SET TASK :: Each entry must be reproduced precisely as it stands.

PROVIDED DATA ::
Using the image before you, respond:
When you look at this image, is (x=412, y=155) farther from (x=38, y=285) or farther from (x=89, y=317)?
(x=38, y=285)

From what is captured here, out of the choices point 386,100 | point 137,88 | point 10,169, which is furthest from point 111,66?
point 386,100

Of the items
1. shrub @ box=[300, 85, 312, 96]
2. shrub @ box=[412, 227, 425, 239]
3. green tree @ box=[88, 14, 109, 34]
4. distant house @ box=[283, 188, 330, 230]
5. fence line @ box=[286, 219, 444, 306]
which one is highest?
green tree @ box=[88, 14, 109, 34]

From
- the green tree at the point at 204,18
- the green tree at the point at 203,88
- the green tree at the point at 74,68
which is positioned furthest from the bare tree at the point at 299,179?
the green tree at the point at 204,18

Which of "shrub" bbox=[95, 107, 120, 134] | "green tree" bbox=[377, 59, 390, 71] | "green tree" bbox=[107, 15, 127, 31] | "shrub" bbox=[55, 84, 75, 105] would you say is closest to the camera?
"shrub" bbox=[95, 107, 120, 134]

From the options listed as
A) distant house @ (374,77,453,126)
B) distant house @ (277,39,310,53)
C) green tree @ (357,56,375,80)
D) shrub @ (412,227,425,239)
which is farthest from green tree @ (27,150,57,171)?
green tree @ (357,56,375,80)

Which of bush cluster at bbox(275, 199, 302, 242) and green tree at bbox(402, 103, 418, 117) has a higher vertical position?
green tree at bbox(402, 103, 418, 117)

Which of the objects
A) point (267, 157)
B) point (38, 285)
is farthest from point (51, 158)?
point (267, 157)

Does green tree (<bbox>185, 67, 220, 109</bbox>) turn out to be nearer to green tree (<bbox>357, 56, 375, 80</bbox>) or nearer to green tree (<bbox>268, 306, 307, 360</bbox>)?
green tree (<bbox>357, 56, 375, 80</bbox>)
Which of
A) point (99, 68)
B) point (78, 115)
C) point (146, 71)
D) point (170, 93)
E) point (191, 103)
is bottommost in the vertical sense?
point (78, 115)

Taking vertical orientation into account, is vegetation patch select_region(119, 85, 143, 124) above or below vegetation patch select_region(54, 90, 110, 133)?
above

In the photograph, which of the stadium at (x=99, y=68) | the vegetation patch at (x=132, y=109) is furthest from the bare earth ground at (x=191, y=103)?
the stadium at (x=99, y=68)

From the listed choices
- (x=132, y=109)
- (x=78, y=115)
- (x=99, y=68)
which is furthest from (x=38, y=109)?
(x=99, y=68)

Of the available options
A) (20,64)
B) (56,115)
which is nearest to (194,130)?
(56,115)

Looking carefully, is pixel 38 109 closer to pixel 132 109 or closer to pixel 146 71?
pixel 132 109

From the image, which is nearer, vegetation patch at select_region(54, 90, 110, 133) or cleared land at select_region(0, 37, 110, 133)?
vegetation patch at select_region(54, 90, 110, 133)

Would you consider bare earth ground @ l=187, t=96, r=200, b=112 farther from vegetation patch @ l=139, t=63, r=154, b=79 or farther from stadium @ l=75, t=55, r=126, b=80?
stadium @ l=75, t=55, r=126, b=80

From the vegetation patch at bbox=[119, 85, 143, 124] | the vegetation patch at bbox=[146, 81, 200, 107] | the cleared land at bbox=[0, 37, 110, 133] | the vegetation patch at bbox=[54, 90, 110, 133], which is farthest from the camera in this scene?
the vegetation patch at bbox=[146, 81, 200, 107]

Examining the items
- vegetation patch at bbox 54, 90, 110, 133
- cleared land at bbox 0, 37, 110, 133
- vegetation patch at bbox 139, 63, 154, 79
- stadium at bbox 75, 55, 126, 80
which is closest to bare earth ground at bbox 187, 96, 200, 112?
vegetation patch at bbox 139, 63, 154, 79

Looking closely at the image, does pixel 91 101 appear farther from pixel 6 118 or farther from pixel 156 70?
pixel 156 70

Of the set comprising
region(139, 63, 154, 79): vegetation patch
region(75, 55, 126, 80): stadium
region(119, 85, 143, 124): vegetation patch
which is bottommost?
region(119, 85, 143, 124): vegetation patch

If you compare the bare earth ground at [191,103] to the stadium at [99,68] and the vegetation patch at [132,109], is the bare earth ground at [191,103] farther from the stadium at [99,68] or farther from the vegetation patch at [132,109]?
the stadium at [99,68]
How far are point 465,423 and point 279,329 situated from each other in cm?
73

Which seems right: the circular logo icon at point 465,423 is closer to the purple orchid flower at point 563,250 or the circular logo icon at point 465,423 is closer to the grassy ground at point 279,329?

SOLVED PROBLEM ::
Using the image before you, respond:
When you look at this image, is (x=412, y=155) farther from (x=38, y=285) or farther from (x=89, y=317)?
(x=38, y=285)

From what is captured here, out of the choices point 386,100 | point 137,88 | point 10,169, which is furthest from point 111,66?
point 386,100

Of the items
1. shrub @ box=[300, 85, 312, 96]
2. shrub @ box=[412, 227, 425, 239]
3. green tree @ box=[88, 14, 109, 34]
4. distant house @ box=[283, 188, 330, 230]
5. fence line @ box=[286, 219, 444, 306]
which one is highest?
green tree @ box=[88, 14, 109, 34]

From
- the green tree at the point at 204,18
- the green tree at the point at 203,88
- the green tree at the point at 74,68
which is positioned furthest from the bare tree at the point at 299,179?
the green tree at the point at 204,18

Which of "shrub" bbox=[95, 107, 120, 134] | "green tree" bbox=[377, 59, 390, 71] | "green tree" bbox=[107, 15, 127, 31] | "shrub" bbox=[55, 84, 75, 105] would you say is closest to the camera?
"shrub" bbox=[95, 107, 120, 134]

From the options listed as
A) distant house @ (374,77,453,126)
B) distant house @ (277,39,310,53)
C) green tree @ (357,56,375,80)
D) shrub @ (412,227,425,239)
which is farthest from green tree @ (27,150,57,171)?
green tree @ (357,56,375,80)

Which of bush cluster at bbox(275, 199, 302, 242) and green tree at bbox(402, 103, 418, 117) has a higher vertical position?
green tree at bbox(402, 103, 418, 117)

Which of the objects
A) point (267, 157)
B) point (38, 285)
is farthest from point (51, 158)?
point (267, 157)

Does green tree (<bbox>185, 67, 220, 109</bbox>) turn out to be nearer to green tree (<bbox>357, 56, 375, 80</bbox>) or nearer to green tree (<bbox>268, 306, 307, 360</bbox>)?
green tree (<bbox>357, 56, 375, 80</bbox>)
Which of
A) point (99, 68)
B) point (78, 115)
C) point (146, 71)
D) point (170, 93)
E) point (191, 103)
is bottommost in the vertical sense?
point (78, 115)

Taking vertical orientation into account, is vegetation patch select_region(119, 85, 143, 124) above or below vegetation patch select_region(54, 90, 110, 133)?
above

In the photograph, which of the stadium at (x=99, y=68) | the vegetation patch at (x=132, y=109) is furthest from the bare earth ground at (x=191, y=103)?
the stadium at (x=99, y=68)

From the listed choices
- (x=132, y=109)
- (x=78, y=115)
- (x=99, y=68)
which is furthest from (x=38, y=109)?
(x=99, y=68)

Of the available options
A) (20,64)
B) (56,115)
which is nearest to (194,130)?
(56,115)

Looking carefully, is pixel 38 109 closer to pixel 132 109 or closer to pixel 146 71?
pixel 132 109

From the image, which is nearer, vegetation patch at select_region(54, 90, 110, 133) or cleared land at select_region(0, 37, 110, 133)?
vegetation patch at select_region(54, 90, 110, 133)

Would you consider bare earth ground @ l=187, t=96, r=200, b=112 farther from vegetation patch @ l=139, t=63, r=154, b=79 or farther from stadium @ l=75, t=55, r=126, b=80?
stadium @ l=75, t=55, r=126, b=80

From the vegetation patch at bbox=[119, 85, 143, 124] | the vegetation patch at bbox=[146, 81, 200, 107] | the cleared land at bbox=[0, 37, 110, 133] | the vegetation patch at bbox=[54, 90, 110, 133], which is farthest from the camera in this scene?
the vegetation patch at bbox=[146, 81, 200, 107]

Examining the items
- vegetation patch at bbox 54, 90, 110, 133
- cleared land at bbox 0, 37, 110, 133
- vegetation patch at bbox 139, 63, 154, 79
- stadium at bbox 75, 55, 126, 80
which is closest to bare earth ground at bbox 187, 96, 200, 112?
vegetation patch at bbox 139, 63, 154, 79

Looking closely at the image, does pixel 91 101 appear farther from pixel 6 118 or farther from pixel 156 70?
pixel 156 70

Of the set comprising
region(139, 63, 154, 79): vegetation patch
region(75, 55, 126, 80): stadium
region(119, 85, 143, 124): vegetation patch
which is bottommost?
region(119, 85, 143, 124): vegetation patch

If you compare the bare earth ground at [191,103] to the stadium at [99,68] and the vegetation patch at [132,109], is the bare earth ground at [191,103] farther from the stadium at [99,68] or farther from the vegetation patch at [132,109]?
the stadium at [99,68]
How far are point 465,423 and point 279,329 situated from each other in cm?
73

Which seems right: the circular logo icon at point 465,423 is closer to the purple orchid flower at point 563,250 or the circular logo icon at point 465,423 is closer to the grassy ground at point 279,329?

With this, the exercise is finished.